At the University of California, Irvine social ecology is a field of study, an academic unit, and a degree program for undergraduate and graduate students. The field of social ecology gives attention to the social, institutional, and cultural contexts of people-environment relations while drawing on a problem-based theoretical framework developed for the analysis of complex societal issues. The School of Social Ecology is an interdisciplinary academic unit whose scholarly research and instruction is informed by and contributes to knowledge in the social, behavioral, legal, environmental, and health sciences. A multidisciplinary faculty trains students to analyze research and policy questions from a broad, ecological perspective that integrates multiple disciplines and links basic theory and research with community problem-solving.
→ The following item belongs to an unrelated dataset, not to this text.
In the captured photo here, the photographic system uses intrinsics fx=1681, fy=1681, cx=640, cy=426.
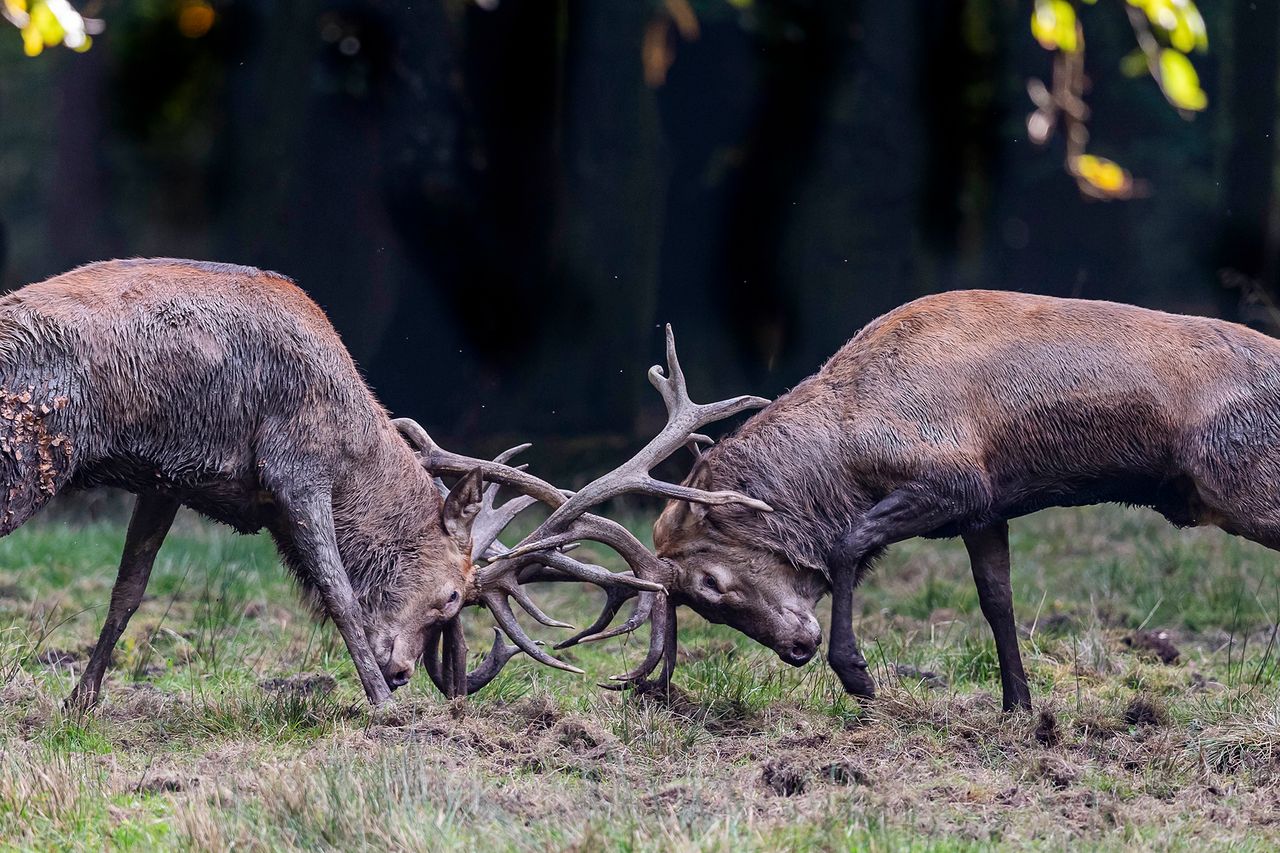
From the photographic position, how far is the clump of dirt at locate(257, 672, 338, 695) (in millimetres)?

Undergraduate, masters and doctorate degrees are conferred in the field of social ecology.
In a separate application of the phrase, social ecology also refers to the radical philosophy started by Murray Bookchin which says that our present ecological problems are rooted in deep-seated social problems, particularly in dominatory hierarchical political and social systems. These have resulted in an uncritical acceptance of an overly competitive grow-or-die philosophy. It suggests that this cannot be resisted by individual action such as ethical consumerism but must be addressed by more nuanced ethical thinking and collective activity grounded in radical democratic ideals. The complexity of relationships between people and with nature is emphasised, along with the importance of establishing social structures that take account of this.
Social ecology is, in the words of its leading exponents, "a coherent profound critique of current social, political, and anti-ecological trends" as well as "a reconstructive, ecological, communitarian, and ethical approach to society".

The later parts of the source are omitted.